Text shown
========================================================================

# front diff trouble



## 05brute91 (Nov 17, 2012)

ok guys I bought this brute a month ago with problems. the motor was wore out completely so I did a 840. plastics beat up and today I found out on the front diff were the right side axel goes in it was busted, and the idiot put silicone caulking in there to seal it. well when I drained it just a lil bit off dope come out so I pulled the axels and it was full of mud. the bearings wont even turn. do you guys think it messed up my ring and pinion? I bought a new case its on the way, and I also bought a bearing and seal kit, all balls. I guess im asking if you guys think my internals can be reused being it wasn't sealed and got mud and water in it. thanks guys


----------



## brutemike (Mar 23, 2010)

Should be just wire wheel everything good and I would put a new bevel gear carrier in and do the bevel gear pin mod also.A must if it was me.....


----------



## 05brute91 (Nov 17, 2012)

what is that mod I haven't seen it


----------



## rmax (Nov 21, 2009)

========================================================================

Recorded information
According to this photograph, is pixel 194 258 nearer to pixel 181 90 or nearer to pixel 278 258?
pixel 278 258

========================================================================

Your tasks
A. Put the sentence "the bearings wont even turn." from the front diff thread into Spanish.
B. In the front diff thread, what had the previous owner put into the busted spot where the right side axle goes in to seal it?
C. Write the next part of the front diff thread, picking up after its final line.
The lines above play no part in what comes next.

Answers for the exercise
A. Los rodamientos ni siquiera giran.

B. Silicone caulking.

C.
the bevel gears an shaft a so close tolarance that oil is restricted from lubing them , so they are cutting a shallow grouve in the shaft for oil to get in an lube the gear, theres a how to somewhere in the kawie section that shows all


----------



## 05brute91 (Nov 17, 2012)

Ok thanks guys is there a mod to help 4wd engage better I noticed on my other brute wid is A 07 if your bottomed out on a rut and your front wheels have no pressure on them 4wd does wont to engage is there away to fix this? I'm also doing away with the actuator and going with manual 4wd


----------



## brutemike (Mar 23, 2010)

The manual switch will solve the engagement issue.


----------



## 05brute91 (Nov 17, 2012)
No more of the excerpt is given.